Authority is assigned voluntarily by the subordinates. It can be understood as the attribution of instruction and counseling competence and differs from the phenomenon of domination in that it is always addressed to certain people . The process of assigning authority is of particular interest here, as it creates a precarious relationship in the interaction between managers and employees. The assignment is only temporary and can be withdrawn at any time. In contrast to the exercise of power, subordinates become the influential audience of management in the case of disposition through assignment or withdrawal of authority.

The use of additional design options as well as the recognition inherent in them generate an interest on the part of those in authority (here: the manager) in stabilizing the assignment (or the form of social interaction). Since the subordinates can also benefit from this if the social relationship is not interspersed with threats (avoidance alternatives), especially in modern organizations that are characterized by high interdependence, flexible and stable mutual relationships can arise until revoked, in which both sides continuously make concessions do. This marks the efficiency and effectiveness of established relationships of authority.

Generational change in management

Managers are historically viewed as a new social class and, following Max Weber, as one of the “ supporting layers ” of society. As a result, structural challenges, not least the global constellations of finance-driven capitalism, must be translated into economic rationalities. In this translation process, economic elites and their corporate policies gain considerable leeway and some influence on organizational development.

The "constant reinstatement of new cultural carriers" ( Karl Mannheim ), for example through the departure of an older generation from the organization, can result in a highly differentiated change in expectations. It can therefore be seen as one of the main tasks of management sociology to trace and explain the continuities and discontinuities in the generation change.

The change in production concepts was z. B. in the classical management theory primarily associated with a strategy but not with a possible generation change in management. In the discussion of the “ New Economy ”, it was generally underexposed that this catchphrase - beyond the productive use of the new Internet medium - was also a self-describing formula for a new generation of entrepreneurs and executives with an obvious need for cultural delimitation.

Individual evidence

  1. See Pohlmann 2008
  2. ^ Niklas Luhmann: Organization and decision . West German Publishing House, Wiesbaden 2000
  3. See also Baecker 1994: 32; see. also Pohlmann 2002: 236ff

literature

  • Dirk Baecker : Post-heroic management . A vademecum. Merve, Munich 1994, ISBN 3-88396-117-5 .
  • Eugen Buß : Management Sociology - Basics, Practical Concepts, Case Studies . Oldenbourg, Munich 2008, ISBN 978-3-486-58381-6 .
  • Eugen Buß : The top German managers - how they became what they are . Origin, values, rules of success.
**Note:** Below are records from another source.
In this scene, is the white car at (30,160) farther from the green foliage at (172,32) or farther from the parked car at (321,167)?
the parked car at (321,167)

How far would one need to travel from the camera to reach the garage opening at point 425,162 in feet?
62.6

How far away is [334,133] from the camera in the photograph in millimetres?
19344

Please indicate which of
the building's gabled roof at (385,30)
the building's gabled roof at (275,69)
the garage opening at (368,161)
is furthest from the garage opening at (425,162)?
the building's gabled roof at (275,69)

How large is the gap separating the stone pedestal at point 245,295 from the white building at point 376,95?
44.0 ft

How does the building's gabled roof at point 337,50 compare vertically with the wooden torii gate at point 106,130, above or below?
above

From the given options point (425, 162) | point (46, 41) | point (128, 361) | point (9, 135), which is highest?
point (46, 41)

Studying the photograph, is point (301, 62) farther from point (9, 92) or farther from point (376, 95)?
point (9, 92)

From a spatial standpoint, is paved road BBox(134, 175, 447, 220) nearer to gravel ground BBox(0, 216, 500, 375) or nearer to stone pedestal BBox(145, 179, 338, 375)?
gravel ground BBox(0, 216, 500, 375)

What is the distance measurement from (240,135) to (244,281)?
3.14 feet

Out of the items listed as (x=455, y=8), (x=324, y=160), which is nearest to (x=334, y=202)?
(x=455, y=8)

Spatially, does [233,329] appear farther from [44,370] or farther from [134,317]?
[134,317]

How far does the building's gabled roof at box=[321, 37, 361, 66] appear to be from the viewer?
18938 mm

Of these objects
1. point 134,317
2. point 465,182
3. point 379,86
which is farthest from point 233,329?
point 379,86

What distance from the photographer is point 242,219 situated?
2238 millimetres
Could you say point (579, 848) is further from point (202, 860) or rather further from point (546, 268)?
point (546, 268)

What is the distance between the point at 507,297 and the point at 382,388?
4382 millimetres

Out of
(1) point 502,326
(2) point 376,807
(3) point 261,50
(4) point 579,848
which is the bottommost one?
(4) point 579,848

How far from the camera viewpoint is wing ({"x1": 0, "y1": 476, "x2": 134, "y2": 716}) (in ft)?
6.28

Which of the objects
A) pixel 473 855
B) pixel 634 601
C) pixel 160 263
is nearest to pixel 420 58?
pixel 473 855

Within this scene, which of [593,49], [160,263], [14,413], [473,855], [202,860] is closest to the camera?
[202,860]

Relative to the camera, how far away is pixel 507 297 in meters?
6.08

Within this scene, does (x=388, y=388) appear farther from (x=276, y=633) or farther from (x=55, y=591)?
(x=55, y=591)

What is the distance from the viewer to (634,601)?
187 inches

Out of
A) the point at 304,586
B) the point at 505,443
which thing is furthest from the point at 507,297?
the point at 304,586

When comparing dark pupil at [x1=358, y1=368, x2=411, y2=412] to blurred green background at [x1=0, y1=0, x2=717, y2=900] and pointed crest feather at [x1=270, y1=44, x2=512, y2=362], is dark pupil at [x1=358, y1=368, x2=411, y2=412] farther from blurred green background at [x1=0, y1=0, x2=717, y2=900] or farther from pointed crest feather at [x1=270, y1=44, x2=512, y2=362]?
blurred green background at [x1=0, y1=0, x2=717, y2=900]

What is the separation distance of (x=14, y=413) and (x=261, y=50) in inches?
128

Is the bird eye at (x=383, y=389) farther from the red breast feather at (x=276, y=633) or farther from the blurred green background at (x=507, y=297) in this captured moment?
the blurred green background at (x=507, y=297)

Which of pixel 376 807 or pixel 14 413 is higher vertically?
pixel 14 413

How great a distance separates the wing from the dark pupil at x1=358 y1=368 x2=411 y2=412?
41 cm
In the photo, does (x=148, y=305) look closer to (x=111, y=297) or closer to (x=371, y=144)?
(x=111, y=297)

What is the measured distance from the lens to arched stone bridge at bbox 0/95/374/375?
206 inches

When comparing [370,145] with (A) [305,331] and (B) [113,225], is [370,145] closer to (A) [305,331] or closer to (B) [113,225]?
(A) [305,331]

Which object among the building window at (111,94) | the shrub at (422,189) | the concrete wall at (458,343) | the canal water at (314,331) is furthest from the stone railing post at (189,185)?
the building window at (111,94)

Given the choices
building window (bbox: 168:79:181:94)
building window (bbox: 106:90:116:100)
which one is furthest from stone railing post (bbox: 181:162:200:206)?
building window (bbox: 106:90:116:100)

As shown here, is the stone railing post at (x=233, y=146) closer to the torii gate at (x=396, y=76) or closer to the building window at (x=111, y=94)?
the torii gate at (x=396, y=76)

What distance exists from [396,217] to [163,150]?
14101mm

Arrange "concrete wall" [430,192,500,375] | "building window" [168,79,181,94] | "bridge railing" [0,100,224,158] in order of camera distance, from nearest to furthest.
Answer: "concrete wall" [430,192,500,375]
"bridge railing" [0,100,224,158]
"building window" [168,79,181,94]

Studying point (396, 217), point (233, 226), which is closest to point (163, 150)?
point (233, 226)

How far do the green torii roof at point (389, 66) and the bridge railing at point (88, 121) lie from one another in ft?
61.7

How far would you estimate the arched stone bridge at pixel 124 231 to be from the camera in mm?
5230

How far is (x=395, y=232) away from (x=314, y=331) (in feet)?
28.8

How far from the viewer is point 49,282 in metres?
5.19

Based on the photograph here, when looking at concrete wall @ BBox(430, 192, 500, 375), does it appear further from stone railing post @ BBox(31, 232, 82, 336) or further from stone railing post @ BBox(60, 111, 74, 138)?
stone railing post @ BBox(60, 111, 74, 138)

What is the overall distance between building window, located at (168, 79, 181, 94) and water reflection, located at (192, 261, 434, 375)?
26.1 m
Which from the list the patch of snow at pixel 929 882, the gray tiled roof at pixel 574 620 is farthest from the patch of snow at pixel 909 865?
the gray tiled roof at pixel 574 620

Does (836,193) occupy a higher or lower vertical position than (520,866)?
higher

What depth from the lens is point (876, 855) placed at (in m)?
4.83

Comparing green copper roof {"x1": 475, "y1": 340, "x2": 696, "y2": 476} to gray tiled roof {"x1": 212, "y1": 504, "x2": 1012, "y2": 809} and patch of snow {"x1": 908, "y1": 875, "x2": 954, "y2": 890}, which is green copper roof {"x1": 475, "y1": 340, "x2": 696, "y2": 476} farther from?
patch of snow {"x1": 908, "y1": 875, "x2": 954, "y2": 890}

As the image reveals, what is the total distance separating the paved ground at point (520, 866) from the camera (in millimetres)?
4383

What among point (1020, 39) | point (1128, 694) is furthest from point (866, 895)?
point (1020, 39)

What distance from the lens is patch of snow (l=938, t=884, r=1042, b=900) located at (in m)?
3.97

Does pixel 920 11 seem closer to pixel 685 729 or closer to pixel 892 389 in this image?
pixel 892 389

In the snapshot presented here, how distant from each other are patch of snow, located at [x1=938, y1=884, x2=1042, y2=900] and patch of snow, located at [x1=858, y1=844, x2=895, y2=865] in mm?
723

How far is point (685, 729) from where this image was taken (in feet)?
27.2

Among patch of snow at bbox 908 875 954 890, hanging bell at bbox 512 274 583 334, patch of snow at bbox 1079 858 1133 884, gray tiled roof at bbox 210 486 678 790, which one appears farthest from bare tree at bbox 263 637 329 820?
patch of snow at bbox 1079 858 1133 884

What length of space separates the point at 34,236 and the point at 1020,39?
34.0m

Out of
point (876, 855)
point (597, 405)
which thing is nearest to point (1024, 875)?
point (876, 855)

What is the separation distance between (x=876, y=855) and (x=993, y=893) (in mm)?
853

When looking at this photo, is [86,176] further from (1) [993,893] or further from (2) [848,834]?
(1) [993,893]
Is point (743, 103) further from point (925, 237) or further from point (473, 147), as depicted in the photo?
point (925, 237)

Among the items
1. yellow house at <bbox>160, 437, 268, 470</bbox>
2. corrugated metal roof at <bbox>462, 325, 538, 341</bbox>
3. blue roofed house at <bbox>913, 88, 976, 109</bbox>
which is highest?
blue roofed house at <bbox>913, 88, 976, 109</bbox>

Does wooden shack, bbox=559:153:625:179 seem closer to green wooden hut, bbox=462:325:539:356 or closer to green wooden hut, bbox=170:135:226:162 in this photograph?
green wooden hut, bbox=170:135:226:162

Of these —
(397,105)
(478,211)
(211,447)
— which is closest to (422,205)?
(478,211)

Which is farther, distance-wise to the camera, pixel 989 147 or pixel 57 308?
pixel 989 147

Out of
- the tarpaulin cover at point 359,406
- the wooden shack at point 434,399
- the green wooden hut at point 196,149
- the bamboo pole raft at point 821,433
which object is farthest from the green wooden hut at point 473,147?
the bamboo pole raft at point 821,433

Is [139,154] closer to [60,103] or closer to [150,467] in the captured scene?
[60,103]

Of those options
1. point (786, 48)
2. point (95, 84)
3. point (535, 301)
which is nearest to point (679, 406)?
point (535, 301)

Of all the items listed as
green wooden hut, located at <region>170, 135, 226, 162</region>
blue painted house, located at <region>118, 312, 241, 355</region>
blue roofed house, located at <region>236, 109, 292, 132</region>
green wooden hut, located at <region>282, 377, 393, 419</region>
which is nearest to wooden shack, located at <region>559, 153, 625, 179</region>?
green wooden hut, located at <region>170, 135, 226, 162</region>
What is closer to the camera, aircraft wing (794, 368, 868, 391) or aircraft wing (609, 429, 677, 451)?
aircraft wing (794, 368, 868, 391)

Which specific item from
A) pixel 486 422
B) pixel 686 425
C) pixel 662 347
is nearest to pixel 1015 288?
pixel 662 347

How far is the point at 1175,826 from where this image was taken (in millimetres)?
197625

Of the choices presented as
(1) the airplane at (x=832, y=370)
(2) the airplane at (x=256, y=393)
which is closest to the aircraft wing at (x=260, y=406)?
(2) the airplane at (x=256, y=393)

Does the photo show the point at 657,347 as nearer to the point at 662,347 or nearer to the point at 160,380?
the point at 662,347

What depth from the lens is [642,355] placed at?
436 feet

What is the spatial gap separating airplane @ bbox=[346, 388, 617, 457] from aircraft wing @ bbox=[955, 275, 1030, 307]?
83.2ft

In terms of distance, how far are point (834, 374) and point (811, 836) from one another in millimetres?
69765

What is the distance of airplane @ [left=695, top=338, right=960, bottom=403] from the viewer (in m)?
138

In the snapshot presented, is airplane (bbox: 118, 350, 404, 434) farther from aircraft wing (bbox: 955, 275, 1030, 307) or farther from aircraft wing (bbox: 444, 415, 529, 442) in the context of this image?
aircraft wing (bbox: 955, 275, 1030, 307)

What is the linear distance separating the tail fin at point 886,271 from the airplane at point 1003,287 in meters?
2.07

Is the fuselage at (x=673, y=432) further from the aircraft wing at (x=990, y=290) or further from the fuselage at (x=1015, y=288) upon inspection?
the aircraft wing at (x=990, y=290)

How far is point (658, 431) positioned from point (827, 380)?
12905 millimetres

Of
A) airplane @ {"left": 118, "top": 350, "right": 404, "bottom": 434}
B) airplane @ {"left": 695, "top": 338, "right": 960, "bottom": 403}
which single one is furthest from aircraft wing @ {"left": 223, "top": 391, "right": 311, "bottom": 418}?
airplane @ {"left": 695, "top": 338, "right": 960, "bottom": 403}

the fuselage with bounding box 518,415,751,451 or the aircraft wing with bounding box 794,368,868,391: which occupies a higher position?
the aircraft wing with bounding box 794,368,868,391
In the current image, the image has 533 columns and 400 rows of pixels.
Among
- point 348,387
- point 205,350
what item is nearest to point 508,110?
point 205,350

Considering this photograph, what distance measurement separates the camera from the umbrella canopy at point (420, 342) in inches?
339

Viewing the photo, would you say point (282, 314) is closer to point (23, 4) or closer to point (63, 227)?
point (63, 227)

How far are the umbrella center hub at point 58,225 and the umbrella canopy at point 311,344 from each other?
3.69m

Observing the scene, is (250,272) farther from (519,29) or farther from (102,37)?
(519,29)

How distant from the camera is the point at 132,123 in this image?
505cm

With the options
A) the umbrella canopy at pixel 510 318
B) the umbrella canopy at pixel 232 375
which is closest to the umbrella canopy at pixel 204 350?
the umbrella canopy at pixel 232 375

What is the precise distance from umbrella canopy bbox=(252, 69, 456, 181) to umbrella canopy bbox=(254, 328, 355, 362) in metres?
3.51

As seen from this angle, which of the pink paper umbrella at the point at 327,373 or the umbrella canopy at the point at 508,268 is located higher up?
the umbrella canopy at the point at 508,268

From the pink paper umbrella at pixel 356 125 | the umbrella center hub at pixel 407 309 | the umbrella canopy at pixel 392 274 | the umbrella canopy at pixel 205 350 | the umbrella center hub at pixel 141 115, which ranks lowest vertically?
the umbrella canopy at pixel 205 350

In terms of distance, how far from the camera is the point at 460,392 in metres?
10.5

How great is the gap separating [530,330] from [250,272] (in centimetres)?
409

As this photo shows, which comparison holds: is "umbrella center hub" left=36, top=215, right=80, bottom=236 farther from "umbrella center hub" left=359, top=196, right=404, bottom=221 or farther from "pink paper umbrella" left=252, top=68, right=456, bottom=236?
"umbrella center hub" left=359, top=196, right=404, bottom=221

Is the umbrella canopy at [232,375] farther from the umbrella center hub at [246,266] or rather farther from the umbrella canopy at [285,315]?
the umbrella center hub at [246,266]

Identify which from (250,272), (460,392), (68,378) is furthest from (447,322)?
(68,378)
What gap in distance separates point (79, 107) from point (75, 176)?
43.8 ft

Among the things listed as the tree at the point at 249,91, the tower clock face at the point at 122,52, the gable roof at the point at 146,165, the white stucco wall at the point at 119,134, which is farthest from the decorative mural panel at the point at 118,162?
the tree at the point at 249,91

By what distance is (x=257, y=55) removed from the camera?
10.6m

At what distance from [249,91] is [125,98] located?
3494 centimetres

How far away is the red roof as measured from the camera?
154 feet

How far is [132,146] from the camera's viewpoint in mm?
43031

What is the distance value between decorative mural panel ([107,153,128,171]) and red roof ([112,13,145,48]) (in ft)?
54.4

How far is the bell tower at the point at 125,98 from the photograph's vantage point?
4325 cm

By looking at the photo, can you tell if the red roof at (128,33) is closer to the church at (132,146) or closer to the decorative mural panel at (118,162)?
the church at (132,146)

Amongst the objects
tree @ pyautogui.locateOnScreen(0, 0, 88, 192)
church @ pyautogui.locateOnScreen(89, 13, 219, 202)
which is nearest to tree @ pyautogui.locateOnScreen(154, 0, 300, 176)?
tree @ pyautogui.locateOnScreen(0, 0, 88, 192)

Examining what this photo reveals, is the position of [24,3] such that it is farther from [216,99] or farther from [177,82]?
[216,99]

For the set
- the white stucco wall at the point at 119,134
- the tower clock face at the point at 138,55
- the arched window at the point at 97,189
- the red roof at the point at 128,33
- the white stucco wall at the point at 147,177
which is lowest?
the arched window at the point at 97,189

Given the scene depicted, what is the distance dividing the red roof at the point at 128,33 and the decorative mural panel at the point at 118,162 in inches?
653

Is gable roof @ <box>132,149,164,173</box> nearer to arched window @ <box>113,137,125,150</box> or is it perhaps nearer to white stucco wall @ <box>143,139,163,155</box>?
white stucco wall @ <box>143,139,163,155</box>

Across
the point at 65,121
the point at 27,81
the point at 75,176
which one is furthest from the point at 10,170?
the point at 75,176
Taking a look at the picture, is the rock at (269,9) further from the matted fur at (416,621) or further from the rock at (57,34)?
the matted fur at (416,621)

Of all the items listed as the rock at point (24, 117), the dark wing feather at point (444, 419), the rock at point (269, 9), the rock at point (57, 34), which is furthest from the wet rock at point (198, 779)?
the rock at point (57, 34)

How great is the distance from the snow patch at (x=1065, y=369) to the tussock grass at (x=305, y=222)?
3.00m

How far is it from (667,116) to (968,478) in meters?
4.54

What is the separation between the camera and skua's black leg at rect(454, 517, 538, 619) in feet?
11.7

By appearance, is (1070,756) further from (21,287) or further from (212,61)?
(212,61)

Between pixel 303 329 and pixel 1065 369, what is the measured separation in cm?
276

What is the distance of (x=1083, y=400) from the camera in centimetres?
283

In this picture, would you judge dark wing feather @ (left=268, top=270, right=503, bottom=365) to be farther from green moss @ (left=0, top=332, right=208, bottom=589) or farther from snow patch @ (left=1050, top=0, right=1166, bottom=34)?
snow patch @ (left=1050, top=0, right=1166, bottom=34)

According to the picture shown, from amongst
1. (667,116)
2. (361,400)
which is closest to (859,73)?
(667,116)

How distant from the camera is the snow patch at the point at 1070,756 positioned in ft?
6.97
Oldenbourg, Munich 2007, ISBN 978-3-486-58256-7 .
  • Michael Hartmann : Top Manager - Recruiting an Elite . Frankfurt am Main 1996, ISBN 3-593-35513-2 .
  • Markus Pohlmann : Management and morals . In: Tobias Blank, Tanja Münch, Sita Schanne and Christiane Staffhorst (eds.): Integrated sociology - perspectives between economy and sociology, practice and science. Festschrift for the 70th birthday of Hansjörg Weitbrecht . Rainer Hampp Verlag, Munich and Mering 2008, ISBN 978-3-86618-255-4 .
  • Markus Pohlmann: Management and leadership. A management sociological perspective . In: Professional Association of German Sociologists eV (Ed.): Social sciences and professional practice . Vol. 30, No. 1 , 2007, p. 5-20 .
  • Markus Pohlmann: Management, Organization and Social Structure - On new issues and contours of management sociology . In: Rudi Schmidt, Hans-Joachim Gergs, Markus Pohlmann (eds.): Management sociology. Perspectives, theories, research desiderata . Rainer Hampp Verlag, Munich and Mering 2002, ISBN 978-3-87988-658-6 .
  • Michael Reed: The sociology of management . Harvester Wheatsheaf, New York 1989, ISBN 978-0-7450-0570-6 .
  • Rudi Schmidt, Hans-Joachim Gergs, Markus Pohlmann (eds.): Management sociology. Perspectives, theories, research desiderata . Rainer Hampp Verlag, Munich and Mering 2002, ISBN 978-3-87988-658-6 .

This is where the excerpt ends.